» **What is asked**
Copy the listing below word for word, beginning at the line that contains "What depth does" and continuing through the end of the listing.

» **Listing from a data collection**
[start]
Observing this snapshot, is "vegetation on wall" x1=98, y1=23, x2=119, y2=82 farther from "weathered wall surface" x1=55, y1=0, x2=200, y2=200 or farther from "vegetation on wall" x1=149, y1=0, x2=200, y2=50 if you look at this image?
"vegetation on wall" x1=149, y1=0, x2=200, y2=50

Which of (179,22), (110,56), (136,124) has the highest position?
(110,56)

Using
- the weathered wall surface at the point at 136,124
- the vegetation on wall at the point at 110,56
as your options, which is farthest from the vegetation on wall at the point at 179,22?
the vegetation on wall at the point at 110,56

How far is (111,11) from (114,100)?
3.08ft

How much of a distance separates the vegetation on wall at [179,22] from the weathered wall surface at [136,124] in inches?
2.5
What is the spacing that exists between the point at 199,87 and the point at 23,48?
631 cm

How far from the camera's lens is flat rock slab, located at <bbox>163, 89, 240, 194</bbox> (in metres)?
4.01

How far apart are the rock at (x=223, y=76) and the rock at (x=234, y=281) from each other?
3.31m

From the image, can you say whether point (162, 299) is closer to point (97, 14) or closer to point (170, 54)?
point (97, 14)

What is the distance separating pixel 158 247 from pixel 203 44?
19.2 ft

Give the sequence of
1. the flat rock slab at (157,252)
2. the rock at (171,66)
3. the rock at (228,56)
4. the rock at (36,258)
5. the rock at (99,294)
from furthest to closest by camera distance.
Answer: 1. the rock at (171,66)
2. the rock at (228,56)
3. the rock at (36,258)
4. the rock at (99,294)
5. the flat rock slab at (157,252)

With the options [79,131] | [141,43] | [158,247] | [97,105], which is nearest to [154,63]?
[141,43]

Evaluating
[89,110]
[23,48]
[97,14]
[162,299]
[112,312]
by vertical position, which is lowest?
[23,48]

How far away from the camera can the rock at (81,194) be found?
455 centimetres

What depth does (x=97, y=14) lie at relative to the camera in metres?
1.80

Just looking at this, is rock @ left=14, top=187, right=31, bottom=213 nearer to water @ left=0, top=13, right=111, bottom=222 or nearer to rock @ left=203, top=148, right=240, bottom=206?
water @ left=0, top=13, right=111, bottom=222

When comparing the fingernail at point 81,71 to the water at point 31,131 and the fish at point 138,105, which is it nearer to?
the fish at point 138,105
[end]
» **Written answer**
What depth does (x=97, y=14) lie at relative to the camera in metres?
1.80

Just looking at this, is rock @ left=14, top=187, right=31, bottom=213 nearer to water @ left=0, top=13, right=111, bottom=222 or nearer to rock @ left=203, top=148, right=240, bottom=206?
water @ left=0, top=13, right=111, bottom=222

When comparing the fingernail at point 81,71 to the water at point 31,131 and the fish at point 138,105, which is it nearer to?
the fish at point 138,105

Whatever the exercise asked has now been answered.